FILE PHOTO: People take part in a protest against the death in Minneapolis police custody of George Floyd, in Manhattan, New York, U.S., May 31, 2020. REUTERS/Eduardo Munoz
The protests over the death of an unarmed black man, George Floyd, in police custody in Minneapolis last Monday, have spread to cities including New York, Los Angeles, and Baltimore.
They are bringing together hundreds, sometimes thousands, of people just as the country is reopening after lengthy lockdowns to stop the spread of COVID-19, the disease caused by the coronavirus.
“We’re talking about reopening in one week in New York City and now we’re seeing these mass gatherings over the past several nights that could in fact exacerbate the COVID-19 spread,” New York Governor Andrew Cuomo said on Monday.
Atlanta Mayor Keisha Lance Bottoms recommended to Georgians that if they were at a protest, they should consider being tested for COVID-19.

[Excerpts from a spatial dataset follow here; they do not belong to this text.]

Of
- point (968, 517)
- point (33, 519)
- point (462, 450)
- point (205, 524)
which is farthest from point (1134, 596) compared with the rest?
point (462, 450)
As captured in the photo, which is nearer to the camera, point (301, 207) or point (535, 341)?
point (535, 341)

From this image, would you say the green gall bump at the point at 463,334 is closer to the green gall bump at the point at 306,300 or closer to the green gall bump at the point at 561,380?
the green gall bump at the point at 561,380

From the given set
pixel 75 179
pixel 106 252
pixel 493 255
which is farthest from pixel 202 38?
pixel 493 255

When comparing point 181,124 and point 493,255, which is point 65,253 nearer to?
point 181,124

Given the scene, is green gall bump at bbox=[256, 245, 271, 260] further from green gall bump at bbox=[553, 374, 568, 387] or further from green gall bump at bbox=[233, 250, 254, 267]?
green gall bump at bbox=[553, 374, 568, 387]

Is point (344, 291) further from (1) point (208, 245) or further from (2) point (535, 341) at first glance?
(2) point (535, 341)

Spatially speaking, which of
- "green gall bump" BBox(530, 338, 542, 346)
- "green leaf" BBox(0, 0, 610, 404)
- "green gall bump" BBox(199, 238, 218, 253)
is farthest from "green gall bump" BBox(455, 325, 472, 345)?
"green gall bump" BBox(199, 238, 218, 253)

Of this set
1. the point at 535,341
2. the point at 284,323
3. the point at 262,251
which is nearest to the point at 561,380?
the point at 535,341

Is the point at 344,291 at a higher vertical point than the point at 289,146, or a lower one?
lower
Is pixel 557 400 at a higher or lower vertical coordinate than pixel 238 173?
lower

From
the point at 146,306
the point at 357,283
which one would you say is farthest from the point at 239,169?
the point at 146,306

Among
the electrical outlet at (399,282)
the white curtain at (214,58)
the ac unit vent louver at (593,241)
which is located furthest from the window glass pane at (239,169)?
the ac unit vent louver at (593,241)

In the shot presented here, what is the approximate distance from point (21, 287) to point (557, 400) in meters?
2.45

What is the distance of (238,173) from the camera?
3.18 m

Health experts say the close proximity of participants, running and yelling or chanting, may increase transmission because people emit more respiratory droplets under these conditions.
Conversely, the protests have largely been outside, where motion of the air from breezes or people moving quickly can diffuse the virus, said Dr. William Schaffner, an infectious disease expert at Vanderbilt University Medical Center.
“A lot of people were wearing masks. That will also help dampen the possibility of spread,” he said.
If there are infections, alerting people that they have been near someone with the virus will be difficult, especially if people do not want it known they attended a protest, he and other experts said.
More public health officials may start to make statements to the effect of, “‘If you were at one of these protests, you should consider yourself exposed,’” said Dr. Amesh Adalja, an infectious disease expert at the Johns Hopkins University Center for Health Security.